Currently listening to: Say It Ain’t So by Weezer

Oh, There Goes Gravity!

Right, so, I’m all caught up on Doctor Who. Well, except for the latest Christmas Special, which I’ll probably cave in and watch in 240p via 10 sequential clips embedded in some shady Japanese website.

S6 was excellence! So, so good. Not to mention OH HEY – partially filmed in southern Utah, which, where the %$@! was I when that went down?

Ah, that’s right. I was off being clueless and studenty and stupid in Provo. Also, pregnant. But that’s not stupid.

Anyhoo, the show is marvelous … I’m a solid fan … maybe a little obsessed … yadda yadda. But it’s over now, at least for a while. As old school Slim Shady would say, it’s time to snap back to reality. It’s harder for me than it should be.

Would you think I was nuts if I told you I’ve been practicing escapism in order to cope with the death of my brother? That I’ve latched on to the idea of a pacifistic yet powerful altruist with the freedom to manipulate time because even though I know it’s just a figment, it still makes everything feel less random? No? Whew. I knew you guys were good friends.

Currently listening to: Gusu Ballad by Lei Qiang

And There You Have It

I did not blog last night. The siren call of my fluffy pillow was too persuasive. My my, it didn’t take long for me to louse up the whole posting every day thing, did it?

Tonight’s dinner was a success. I am patting myself, CK, and Chip on our respective backs for being charming and well-behaved.

_Task requirements_.
A) Return the passage of the blog excerpt from "And There You" to "charming and well-behaved.".
B) Write the next part of the blog excerpt, continuing after its last sentence.
The listing after this has no connection to the blog excerpt.

_Stored data_.

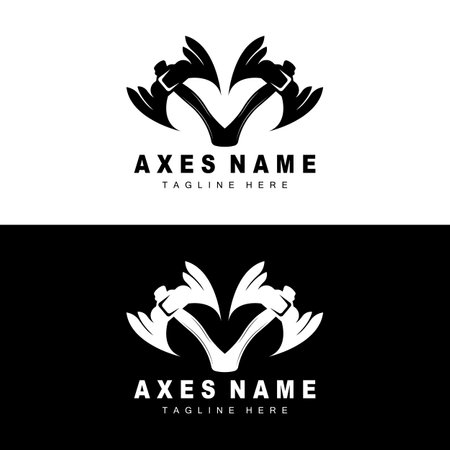 Ax Logo Design, War Tool Illustration and Woodcutter Vectorのイラスト素材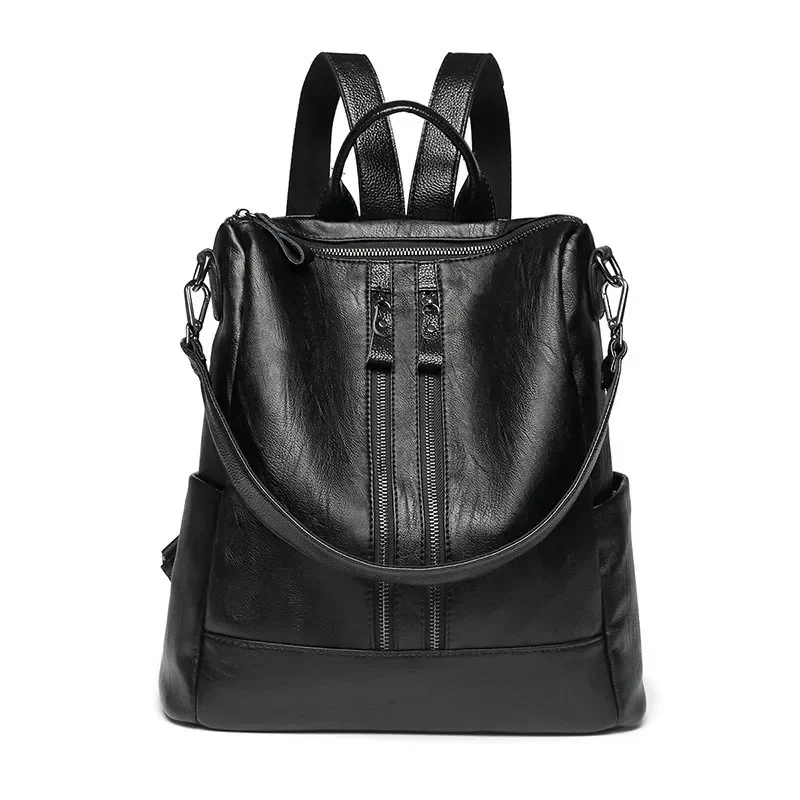 black leather backpack womens ebay Women Travel Rucksack Faux-Leather Bag Cool Ladies Leather Black Backpack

_Answers below_.
A)
And There You Have It

I did not blog last night. The siren call of my fluffy pillow was too persuasive. My my, it didn’t take long for me to louse up the whole posting every day thing, did it?

Tonight’s dinner was a success. I am patting myself, CK, and Chip on our respective backs for being charming and well-behaved.

B)
(Except for that time when I ate two or three or maybe seven peanut butter turtle brownies.)

We will have to invite these people over more often. They are the parents of Chip’s girlfriend, and they, too, like Rock Band and foods smothered in salsa. Kindred spirits!

Quick question: Am I the only one obsessed with Arthur Darvill right now?

Currently listening to: Lightning by The Wanted

Unlike a Snack Cake …

… I don’t thrive on being a hostess, especially to people I don’t know well. I enjoy company. I know how to throw together a decent gathering. It’s just that doing it typically stresses me out more than is probably healthy.

I once had a conversation with Milly on this topic. For some reason, the idea of real, formal, capital-g Guests (as opposed to pals just hanging out) switches her Freakoutometer into overdrive, just like it does mine. It all makes me (us) unreasonably attentive to detail! The likelihood that someone will notice and/or care about that microscopic speck of dirt on the floor I missed because I was busy obsessively rearranging the napkins? Teensy. The chance that said someone will interpret that speck to mean that I am a lazy, slobbish, and overall awful person? Zilch. And yet I’ll worry about it until I’m nearly in fits.

I know how stupid I’m being. I can’t turn it off. So annoying.

Yet on Saturday I’ve set myself up to not only receive guests, but to feed them! Oh yes. I’m dooming myself to a stomach-butterfly invasion, and all in the name of this thing people do nowadays called “being social” and “making friends in the ward”. More like mental ward. Is it worth it? Dunno.

I think know it won’t be a catastrophe. These things always turn out alright. So why am I counting down the minutes until this enjoyable evening is over with?

Currently listening to: Somebody That I Used to Know by Gotye feat. Kimbra

Whatever.

  1. Anti-SOPA/PIPA
  2. Delightful lunch with C. –> DW series 6. Oh yes!
  3. Lots of looking at pretty things online
  4. Excited to do all those pretty things
  5. Four weeks …
  6. It’s quarter to one. Does this post even count?
  7. I’m so tired I want to evaporate.

Currently listening to: Back to Black by Amy Winehouse

Ach, du

I’m being kind of gloomy and morbid right now. I’ve started like nineteen posts but I haven’t been able to finish them.

They were all depressing anyway.

I think instead of writing I will go do something else.